The pilot was also spread across a large number of universities, and few universities will want to put short courses “front and centre of [their] offer to students”, said Professor Latchman.

“So what we are going to need is a coalition of the willing in institutions – in which, of course, I’d place Birkbeck, but many others as well – who really want to do this and are prepared to take the risks of doing this,” he added.

There is a potential danger in starting modular provision, in which universities “run the risk of cannibalising [their] degrees”, he continued.

So the “government has to look to how it supports this”, said Professor Latchman. “How are universities incentivised to participate in this?”

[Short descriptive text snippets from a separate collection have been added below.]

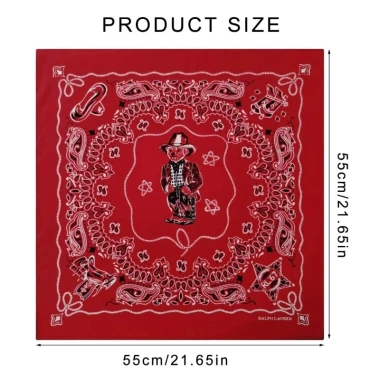 Khăn Tóc Turban Nam Nữ Dasbsug 21 - Quấn Đầu Tinh Tế, Giá chỉ 64.856 VND giảm 23% 2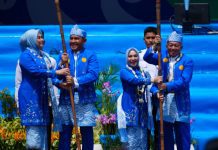 Refleksi 60 Tahun Tanah Laut : Pembangunan Merata Lewat Semangat 'Begawi Sabarataan'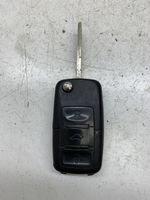 Volkswagen PASSAT B5.5 Ignition key/card 1J0959753AH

Discussing the need within the LLE to allow students to transfer their credits if they move from one institution to another – as many mature students are likely to do as they move around the country for work – Professor Latchman said, “none of this is going to work unless it mimics the flexibility people have in their lives”.

The Department for Education, he went on, has “always skirted around” the credit transfer issue because it “knows very well that universities don’t like it: that a top university – we won’t mention the Cambridge word – might not want to [accept credit for] something that’s been done in a university that has slightly less prestige. So at some point, if this system is going to work, it really has to work in terms of everybody trying to work together.”